Indigentes da Fé e da Caridade
Nestes
tempos de mundialização, em que muitas fronteiras caem preferentemente sobre as
cabeças das populações mais pobres, o povo procura um rumo seguro para a
existência, regida por forças discrepantes. Nem sempre é o melhor de todos o
destino que lhe oferecem. E a história se repete no somatório de enganos que
podem desembocar num movimento incontrolável de massas. As nações também
vomitam. O que já vêm ocorrendo. E como será necessária a Caridade de Deus nos
corações!
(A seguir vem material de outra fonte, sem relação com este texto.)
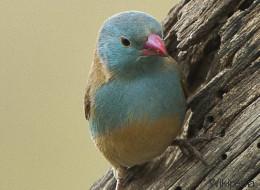 Vas a alucinar con lo que hace este pájaro para ligar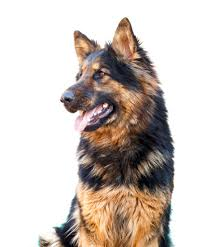 Dogs That Shed The Least by The Best Gsd Short Coat Vs Long Coat Simply For Dogs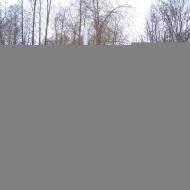 dabrowka-hubertus-polana-smierci-2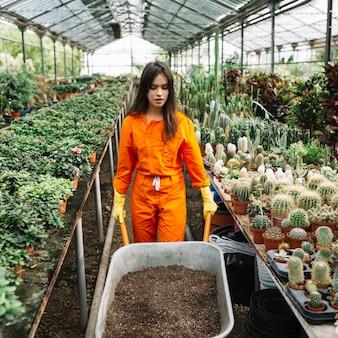 Weiblicher gärtner, der schubkarre mit boden im gewächshaus hält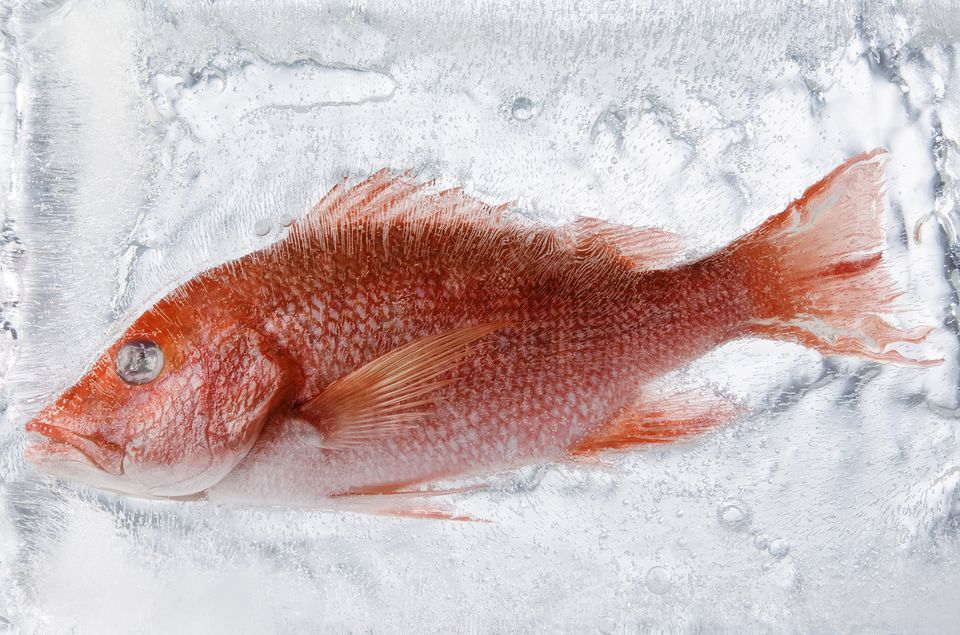 Frozen Fish in Ice
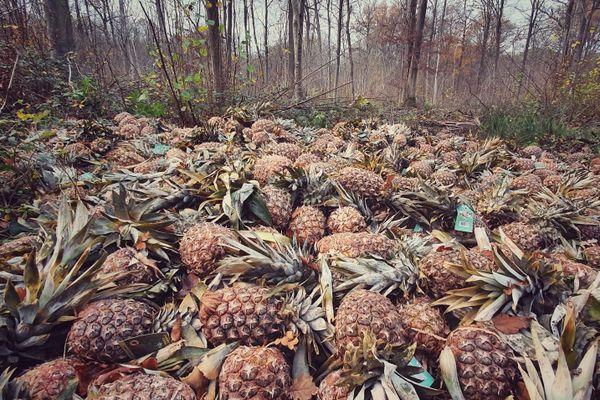 Des promeneurs ont découvert des centaines d'ananas abandonnés dans la forêt de Saint-Amand-les-Eaux.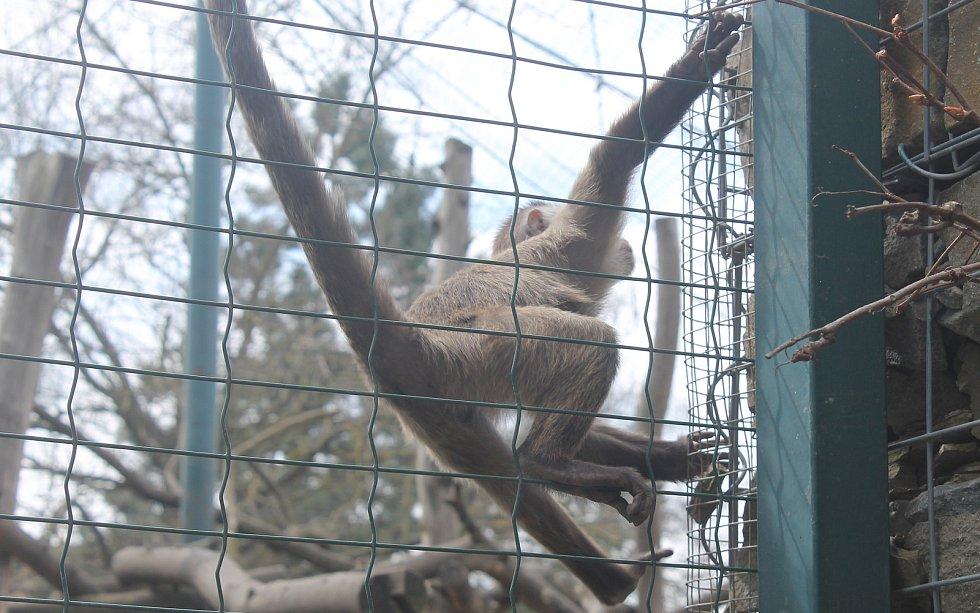 Zoopark zůstal měsíce nuceně uzavřený.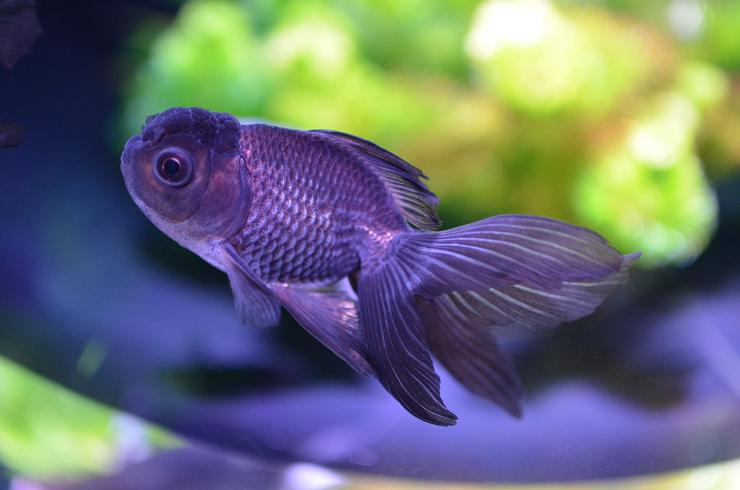 DSC_7753s30青文魚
E, nesses tempos de penúria e delírio, muitos reconhecerão o
inestimável valor estratégico dela. Porque não haverá Sociedade Solidária, e,
possivelmente, com o tempo, o próprio planeta como o conhecemos, senão a
compreendermos como um Plano Divino para que haja sobreviventes à avidez
humana.
Por
falar em Deus, bem apropriado para o texto esta máxima de Mary Alcott Brandon: “Existe
uma força que dirige o Universo. O nome que dermos a ela é secundário”.
Pobre
é quem ignora a perfeita Lei de Fraternidade e de Justiça, aquele que se
esquece do Criador e de Suas criaturas. Palavras de Eliú, Livro de Jó, 34:11 e 12: “Deus
retribui ao homem segundo as suas obras
e faz que a cada um toque segundo o seu caminho. Na verdade, Deus não procede
maliciosamente; nem o Todo-Poderoso perverte o juízo”.
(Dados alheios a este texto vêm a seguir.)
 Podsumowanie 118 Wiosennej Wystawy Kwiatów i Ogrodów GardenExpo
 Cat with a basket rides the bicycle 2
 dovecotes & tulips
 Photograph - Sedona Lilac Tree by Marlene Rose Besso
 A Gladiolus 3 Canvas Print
Por intermédio da psicografia de Chico Xavier (1910-2002), o famoso médium espírita de Uberaba/MG, Cornélio Pires (1884-1958), jornalista,
poeta e um dos maiores divulgadores do folclore brasileiro, deixou registrado,
no livro Conversa firme, esta
sugestiva quadrinha:
“Sociedades
e grupos
São destinados ao Bem,
Deus não cria mal nenhum
Nem cativeiro a ninguém”.
Fraternidade
é a Lei. Ética, a sua disciplina. Justiça, a sua aplicação. Ninguém mais
infeliz do que o indigente da Fé e da Caridade. Quem é verdadeiramente rico?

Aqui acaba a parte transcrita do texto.